→ DIRECTIONS
Transcribe each entry exactly; skip the images.

→ MATERIAL FOR THIS EXERCISE
◆ ◆ ◆ ◆ ◆
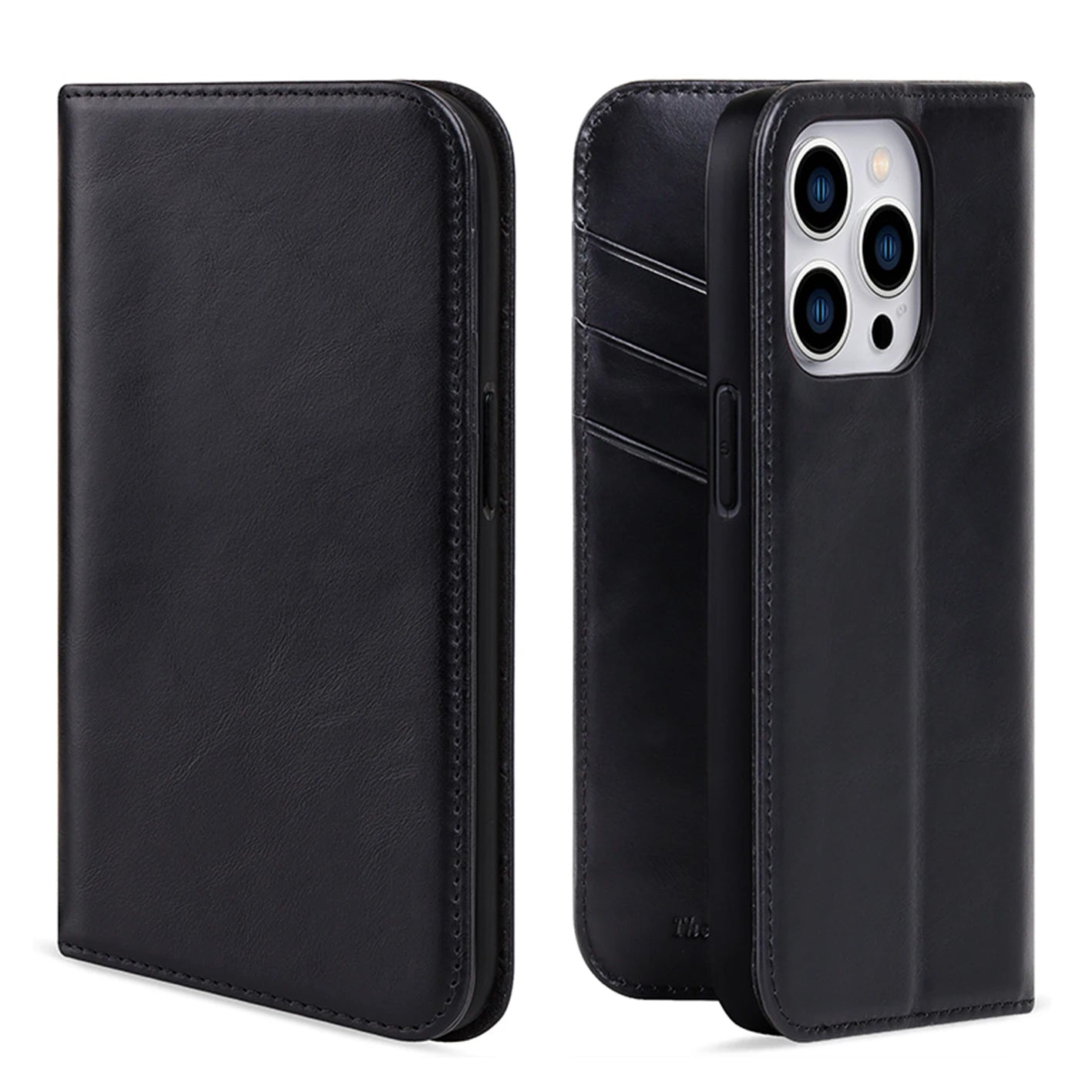 Natural Leather Phone Case for iPhone 15 Series image 2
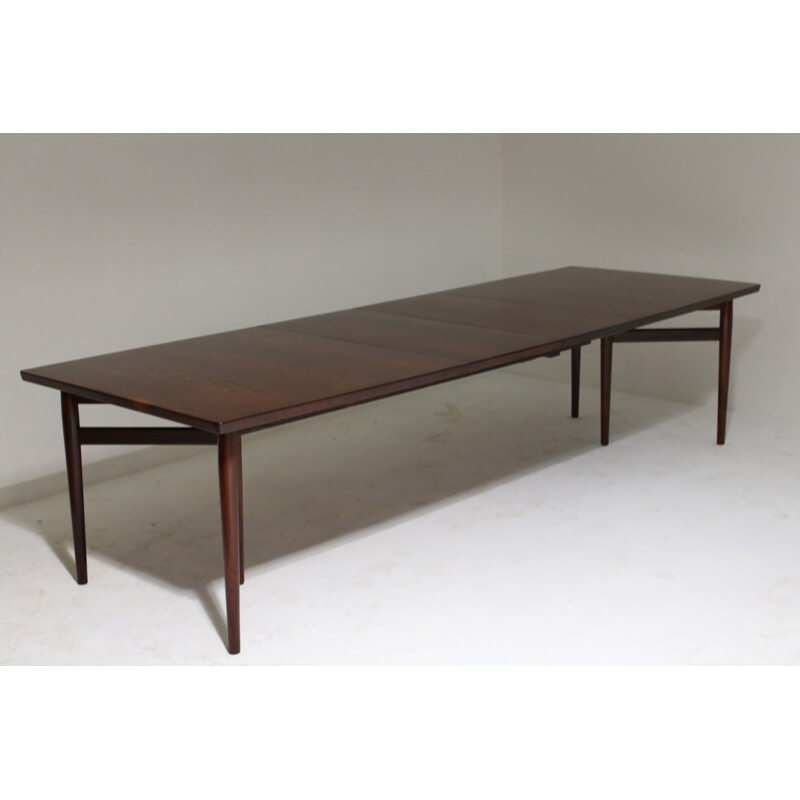 Extendable rosewood dining table by Arne Vodder for Sibast - 1960s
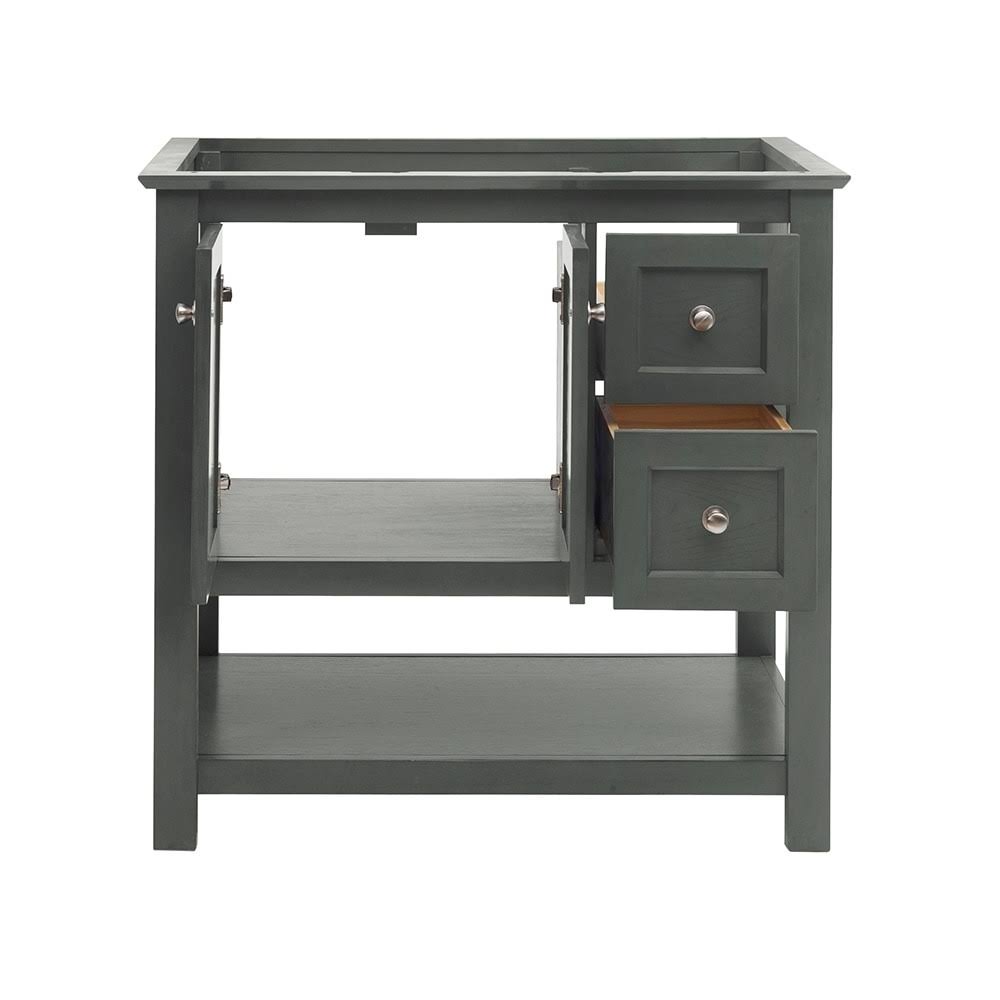 Gray Wood Veneer Bathroom Cabinet H954233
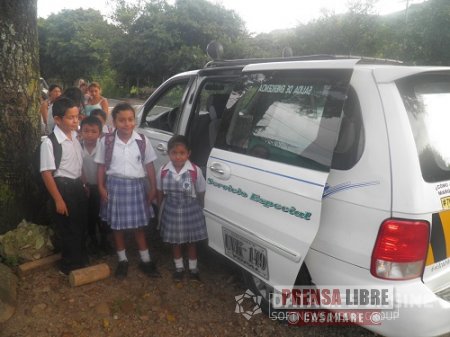 Desde esta semana estudiantes de 12 Instituciones de Yopal cuentan con Transporte Escolar
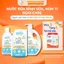 Nước rửa bình sữa, núm ti, đồ chơi Bogi Care an toàn tự nhiên, sạch khuẩn, không hóa chất cho bé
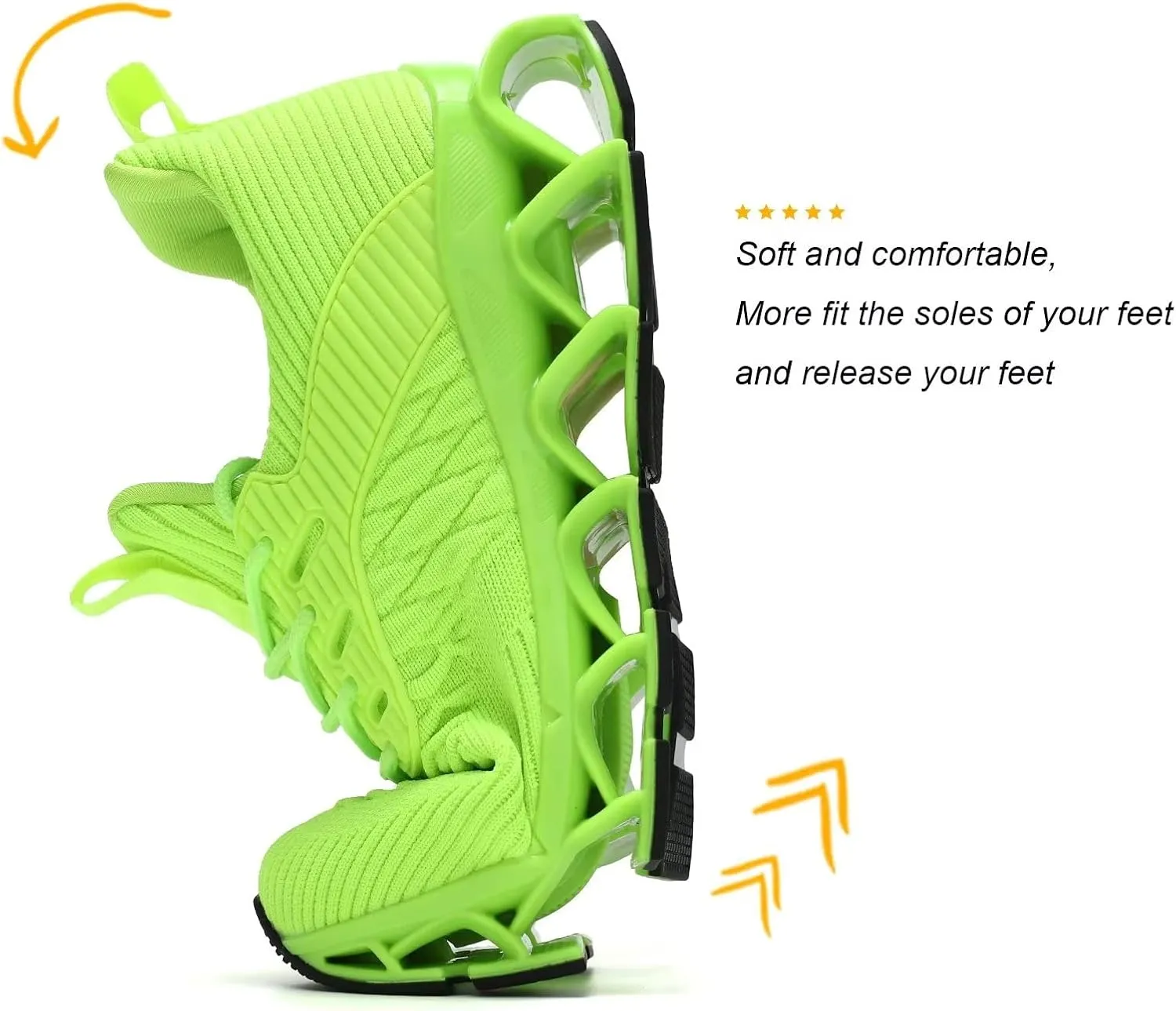 Men's Slip on Walking Running Shoes Blade Tennis Casual Fashion Sneakers Comfort Non Slip Work Sport Athletic Trainer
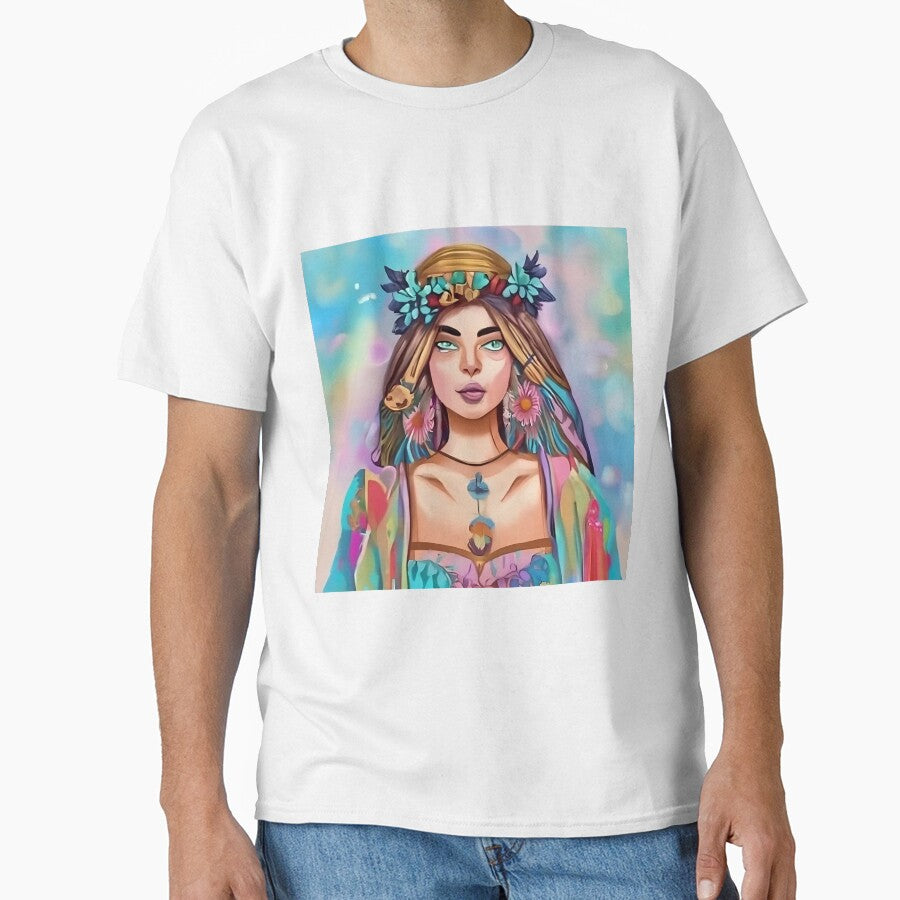 Boho Style Hippie Girl With Flowers by SkyAdr2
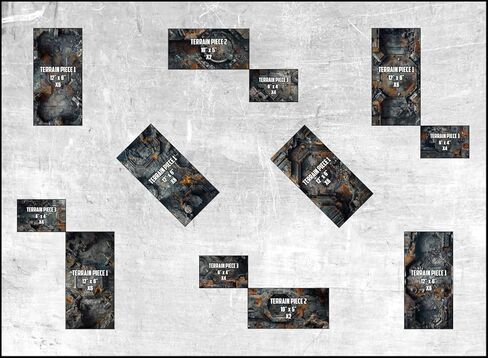 سجادات التضاريس المصنوعة من النيوبرين لبطولة 40K - الفصل المعتمد لعام 2025 (خرق) in Kuwait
◆ ◆ ◆ ◆ ◆
→ SOLUTION
 Natural Leather Phone Case for iPhone 15 Series image 2
 Extendable rosewood dining table by Arne Vodder for Sibast - 1960s
 Gray Wood Veneer Bathroom Cabinet H954233
 Desde esta semana estudiantes de 12 Instituciones de Yopal cuentan con Transporte Escolar
 Nước rửa bình sữa, núm ti, đồ chơi Bogi Care an toàn tự nhiên, sạch khuẩn, không hóa chất cho bé
 Men's Slip on Walking Running Shoes Blade Tennis Casual Fashion Sneakers Comfort Non Slip Work Sport Athletic Trainer
 Boho Style Hippie Girl With Flowers by SkyAdr2
 سجادات التضاريس المصنوعة من النيوبرين لبطولة 40K - الفصل المعتمد لعام 2025 (خرق) in Kuwait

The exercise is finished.